Las sustituciones de médicos sólo llegan al 2,7 por ciento en verano

Facultativos alertan de que el SAS sigue contratando con jornadas al 75% y al 50%

Profesionales sanitarios protestan por los recortes ante la sede del SAS, en Sevilla
Profesionales sanitarios protestan por los recortes ante la sede del SAS, en Sevilla

sevilla- Para la presidenta de la Junta, Susana Díaz, la sanidad pública es «la joya de la corona de los andaluces». Sin embargo, el tesoro del que presume se desgasta mucho más en verano, cuando quedan en evidencia los recortes del Servicio Andaluz de Salud (SAS) y las debilidades de un Plan de Verano que no contenta a los profesionales sanitarios. La pasada semana, el consejero del ramo, Aquilino Alonso, se empeñó en defender en el Parlamento andaluz el refuerzo de personal en las zonas costeras y la sustitución de profesionales que están de vacaciones, «manteniéndose la actividad quirúrgica y asistencial prevista» en los grandes hospitales de referencia y en los centros de atención primaria.

No obstante, la realidad que padecen día a día los empleados del SAS es mucho más cruda que los fríos datos que ofrece la Administración sanitaria. Precisamente, Alonso aseguró que se prevé la contratación de más de 1,5 millones de jornadas de trabajo para sustituir a los trabajadores que están de vacaciones, lo que supondrá una inversión de 65,7 millones de euros. El Sindicato Médico Andaluz (SMA) duda de estas cifras y denuncia, a su vez, que las sustituciones de facultativos en esta época del año tan sólo llegan al 2,7 por ciento. A juicio de Rafael Carrasco, vocal de hospitales del SMA, los datos que aporta el SAS cada verano «son una trampa», ya que «se incluyen todos los contratos, tanto pinches de cocina, auxiliares de administración, conductores de ambulancias o contables». Unas cifras «tendenciosas» que, según Carrasco, deberían estar desglosadas por categorías profesionales, además de figurar si corresponden a atención primaria u hospitales.

Otra de las prácticas habituales es incluir la contratación de especialistas en el plan, cuando «lo lógico es que se sumen médicos para las urgencias y enfermeros». Se trata de profesionales de diferentes ramas, como radiofísicos, patólogos, bioquímicos o hematólogos, cuya contratación ya está prevista desde hace tiempo y que figuran en el plan «para abultarlo». En la misma línea, según Carrasco, constan eventuales que están cubriendo una baja maternal y que realmente no están contratados como refuerzo.

En cuanto al cierre de camas, habitual en los meses de julio y agosto, el SAS prefiere hablar de «reservas» y que «en función de las necesidades puntuales de cada hospital se pondrán en funcionamiento de manera inmediata». En este sentido, Alonso cifró en un 14,26 por ciento las camas que no estarán operativas, dado el «descenso de la demanda asistencial», que cifró en un 20 por ciento. En total, según los cálculos de los sindicatos, cerrarían unas 3.000 camas en los hospitales andaluces. Sin embargo, un somero repaso por los datos que ofrece el SAS sobre los grandes hospitales demuestra que las cifras son mucho más abultadas.

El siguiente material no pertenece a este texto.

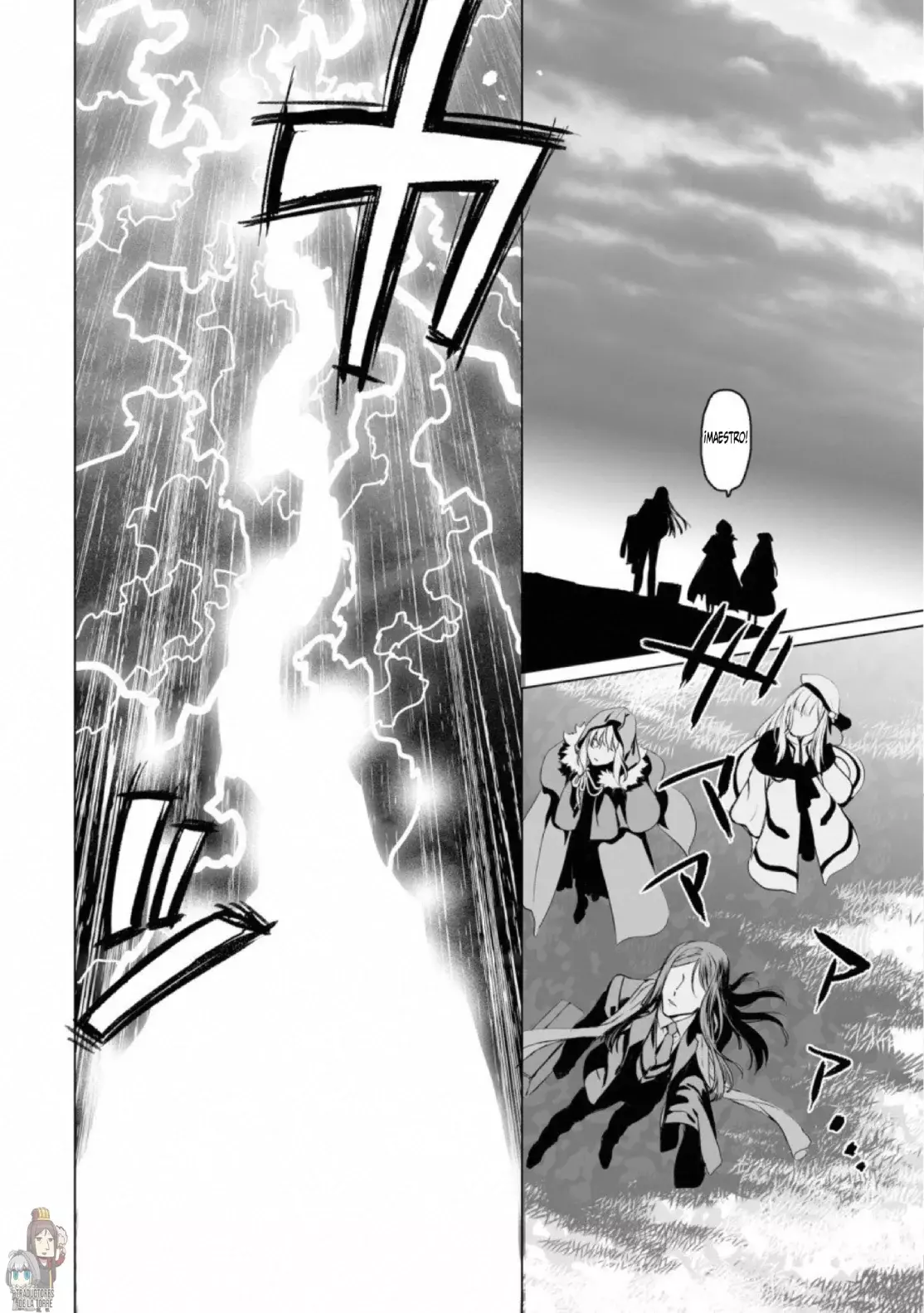 Lord El-Melloi II: Case Files Capitulo 24 página 7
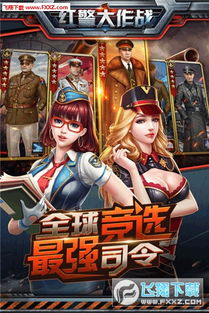 红警小游戏(你还在等什么) 红警小游戏(你还在等什么)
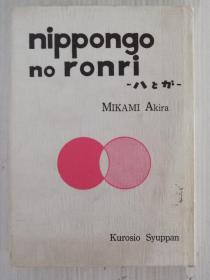 日本语の论理　ハとガ  三上章 nippongo no ronri   日文原版  日语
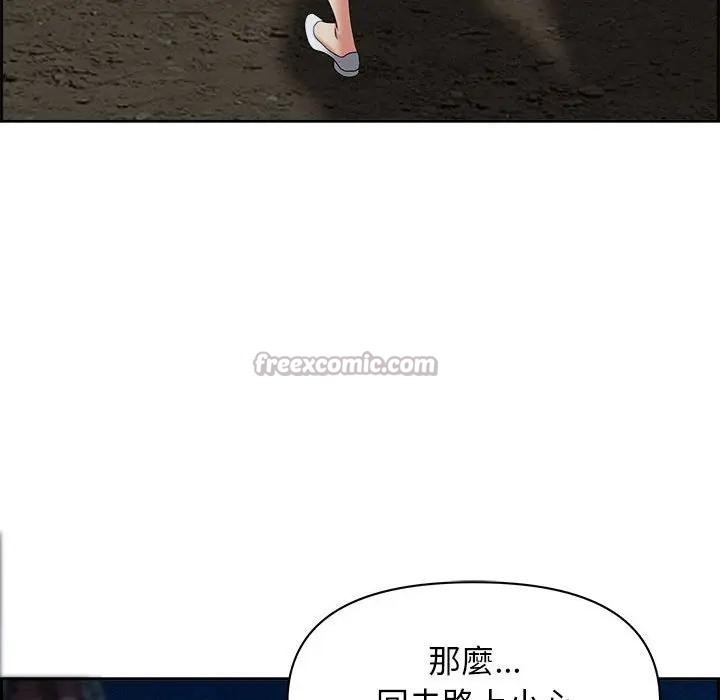 貴婦的專屬保鑣第4話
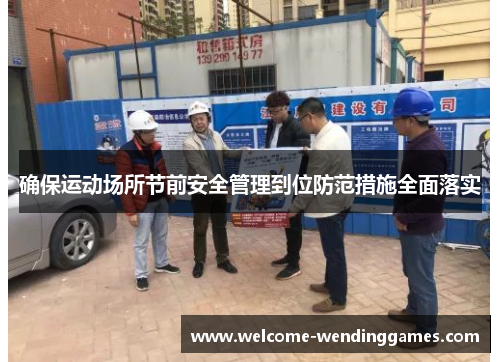 确保运动场所节前安全管理到位防范措施全面落实 确保运动场所节前安全管理到位防范措施全面落实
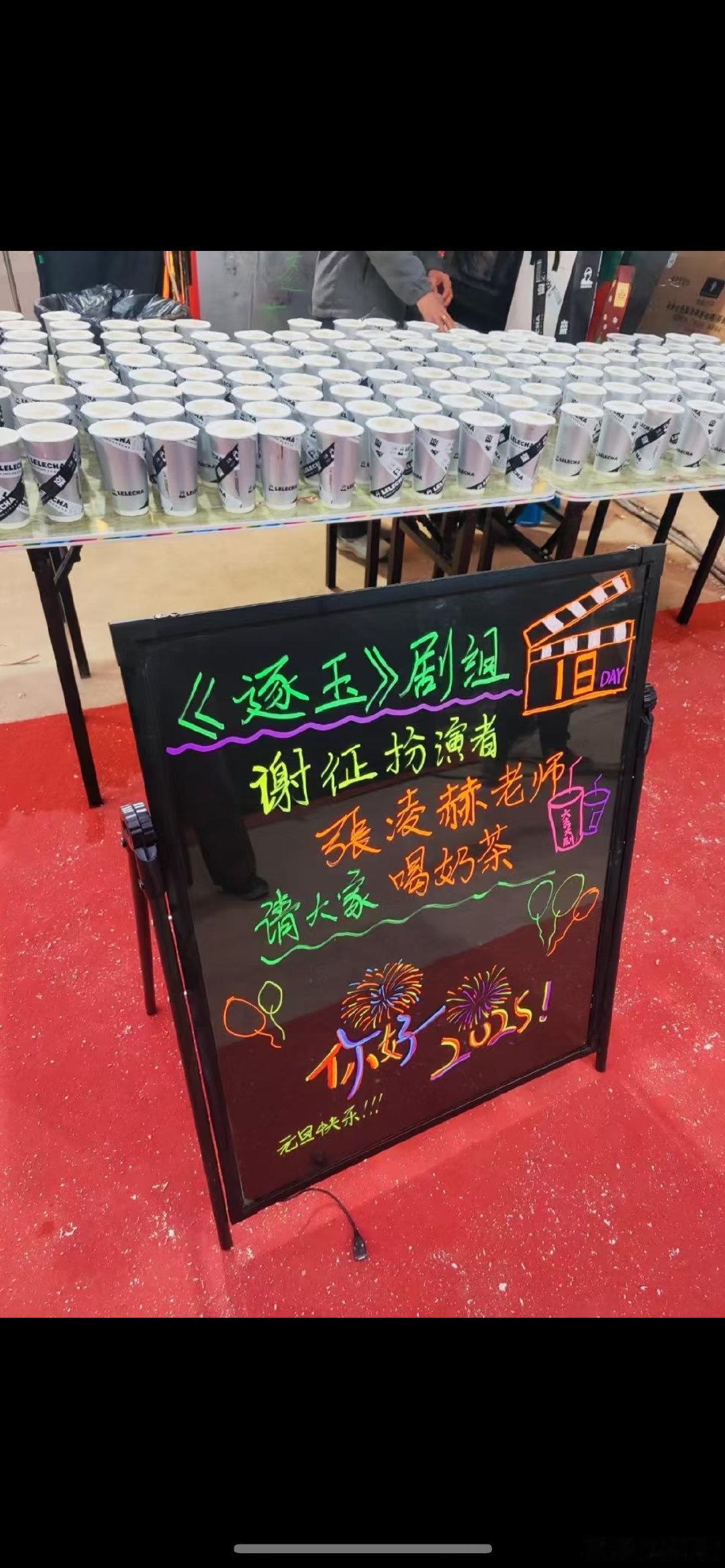 张凌赫请逐玉剧组喝奶茶  张凌赫元旦请逐玉剧组喝奶茶  张凌赫元旦请逐玉剧组喝奶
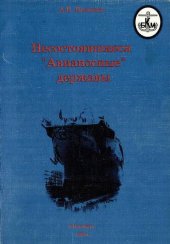 book Несостоявшиеся "Авианосные" державы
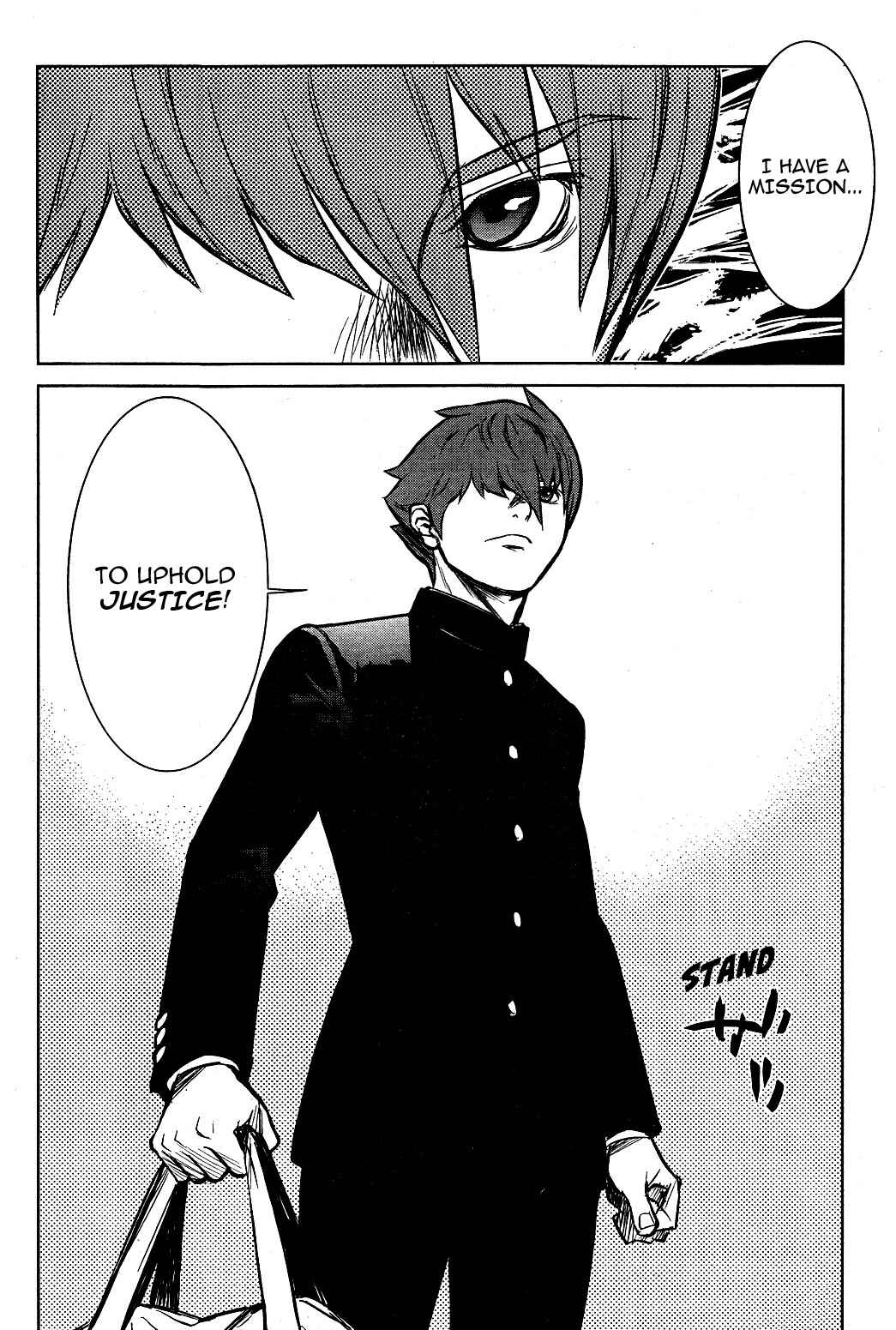 Page 19 Chapter 2 009 RE:CYBORG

En el Virgen Macarena de Sevilla cierran en torno a 150 camas, un 20 por ciento del total; en el Virgen del Rocío unas 300, un 27 por ciento, y en el Virgen de Valme se cierran un total de 111, con sesiones quirúrgicas que bajan hasta el 25 por ciento en agosto y casi la mitad de las consultas también clausuradas. Ante esta panorama, según el vocal del SMA, los profesionales «tienen que hacer grandes esfuerzos para aguantar la presión asistencial que se produce con tantas camas cerradas», ya que en muchos hospitales «se cierran alas enteras».

Otro de los anuncios de Díaz que se sigue incumpliendo de manera reiterada es el de la recuperación de los contratos de los eventuales al cien por cien de la jornada. Lo prometió el pasado mes de enero, asegurando que la medida tendría efecto a partir de marzo, en plena campaña electoral. Según alerta el Sindicato Médico Andaluz, en verano se siguen contratando al 75 por ciento e incluso al 50, aunque «la Administración remarca que esto se sigue produciendo porque se están identificando todos los contratos para subirlos al cien por cien». ¿Cómo repercute esto en la asistencia? Según Carrasco, a estos profesionales «se les exige trabajar más horas que las que figuran en su contrato». De esta manera, las horas extra, «si consiguen pagárselas, computan como horas de guardia, unos 15 euros por hora, mientras que si son horas extra en el puesto de trabajo habitual se deben pagar a 30 euros por hora».

Pese a ello, matiza que estos contratos «ya son menos habituales» y que «la mayoría» se están pasando al cien por cien de la jornada, aunque reconoce que «todavía queda mucho camino por recorrer».